The Fred Update is a bit of an enigma. It was released in March 2017 without any official announcements from Google, and as a result we don’t have any concrete information about what it actually does. Fortunately, SEOs are like amateur detectives when it comes to unraveling new algorithm updates, so Fred came as a welcome challenge to the community.

The conclusion is that the Fred Update takes aim at low-quality content and, much like the Panda Update in 2011, punishes sites which don’t offer users any value. This serves as yet another reminder that Google cares about the user experience above all else, and by penalising weak content they ensure that SERPs prioritise only the most helpful and engaging content for any given query.

What (little) we know

Fred first showed itself when a number of webmasters reported sudden drops in traffic and rankings, with some even claiming that their sites had been completely deindexed. Since these fluctuations were fairly large and widespread compared to what is expected from Google’s everyday ebb and flow, it quickly became apparent that it must have been a major algorithm update. Those in the industry, after their usual bouts of panic had subsided, got to work on recording and reporting their findings so that they could change tack accordingly if needs be.

As the update’s impact developed it appeared that the main sites being affected by the update shared a common trait: they were mainly content-driven with a focus on generating revenue. According to Barry Schwartz, sites with this kind of profile saw declines in organic traffic of up to 90 percent – a hard hit indeed! Of course, there’s nothing wrong with trying to make money online through advertising and content marketing. But problems start to brew when a site tries to make money using poor-quality content as a basic lure: such an enterprise sees the user as nothing but a cash cow for cheap clicks. They’re not bothered about what they can do for the user, only what the user can do for them.

You can easily tell when a piece of content was written purely with revenue and rankings in mind. The copy is mostly illegible, saturated with repetitive keywords and poorly structured. The page is ridden with ads and affiliate links to the point where it’s difficult to navigate. The content has no depth, length, quality or originality, and it reads more like a rushed piece of school homework than a reasoned authority found in the upper-ranks of Google. Most importantly, you come away with a bad taste in your mouth: you didn’t get what you came for, your experience was bereft of any value and you feel completely unfulfilled as a result. Sounds pretty similar to the crappy splogs that popped up after Penguin, right?

So who are the winners and losers?

The chances are you don’t operate a large scale black-hat operation or a spammy affiliate site, and if so there is no reason to worry about the Fred Update. Still, it’s important to understand which sites were targeted and affected by the update so that you can take cues from their mistakes.

  • Spammy websites. With content that is either rubbish for the user (thin, outdated or spun content) or just straight-up manipulative (keyword stuffing and cloaking), spammy websites are always being attacked and penalised by Google’s algorithm.
  • Affiliate websites.
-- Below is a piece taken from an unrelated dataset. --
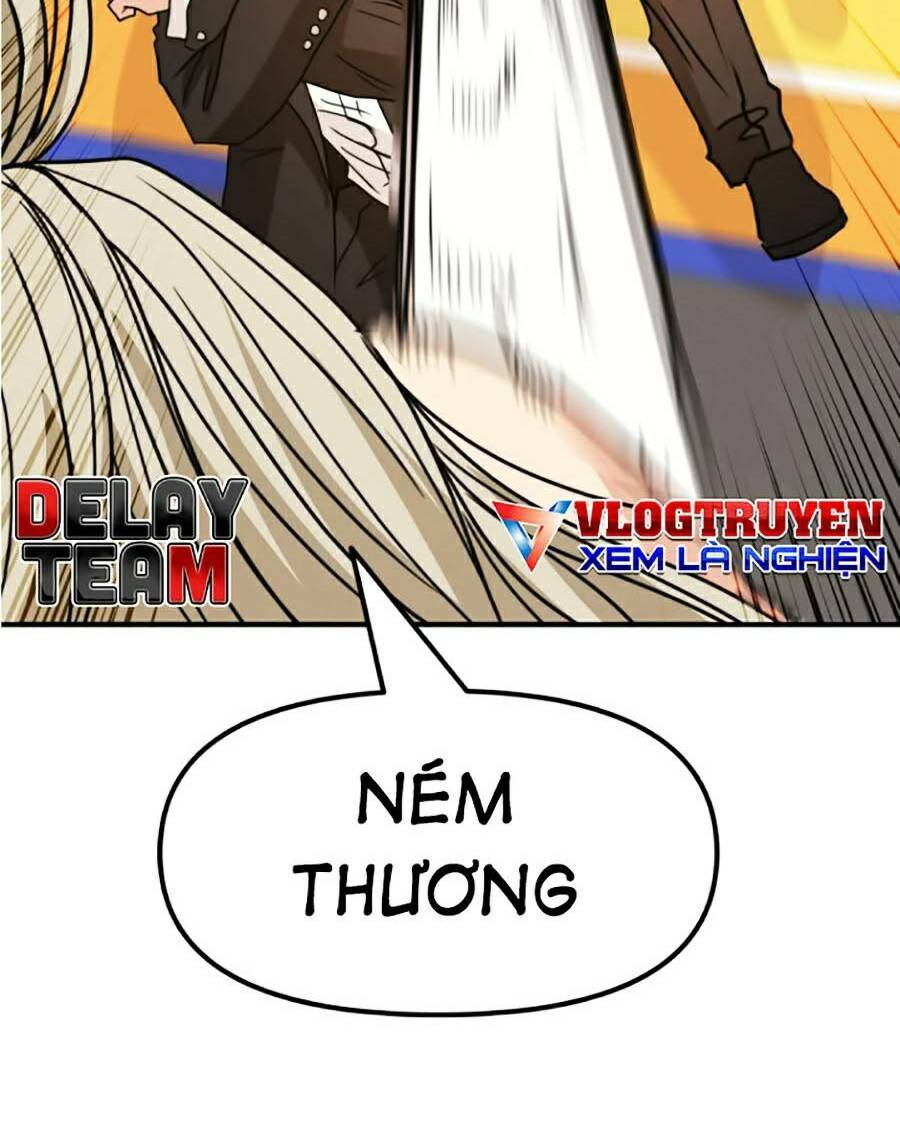 Bạn Trai Vệ Sĩ - Chapter 22 - Page 39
In some cases, the sole aim of affiliate sites is to gain revenue from other websites by driving clicks to their sites, so the content itself just acts as a vessel for tonnes of affiliate links and advertisements. There is such thing, however, as an affiliate site that provides high-quality content. As Google’s Gary Illyes once tweeted: “there’s no inherent problem with affiliate links, the problem is when a site’s sole purpose is to be a shallow container for affiliate links.”
  • Websites with poor user experience. Many sites affected by Fred had so many ads that the content was actually quite hard to find on the page. They also featured poorly-written content with a low readability, random keywords scattered all throughout both the copy and the source code, and user interfaces that make the site difficult to navigate.

The Fred Update joins a long list of updates which target black-hat SEO tactics, the likes of which continue to plague the realm of web content. If it weren’t for Google keeping these kinds of sites in check, search results would be a lot more unreliable on the whole. It’s to the benefit of both Google (as a business) and their huge user base to keep SERPs full of relevant, useful, engaging, high-quality content. Sites with the sole purpose of getting you to click on links only serve to disrupt this long-term objective.

If you take anything away from this little summary, just remember that the main purpose of your on-site content should always be to provide relevance and value to readers – revenue, clicks, traffic, rankings, engagements, etc. should all be secondary considerations. Rewire your brain accordingly!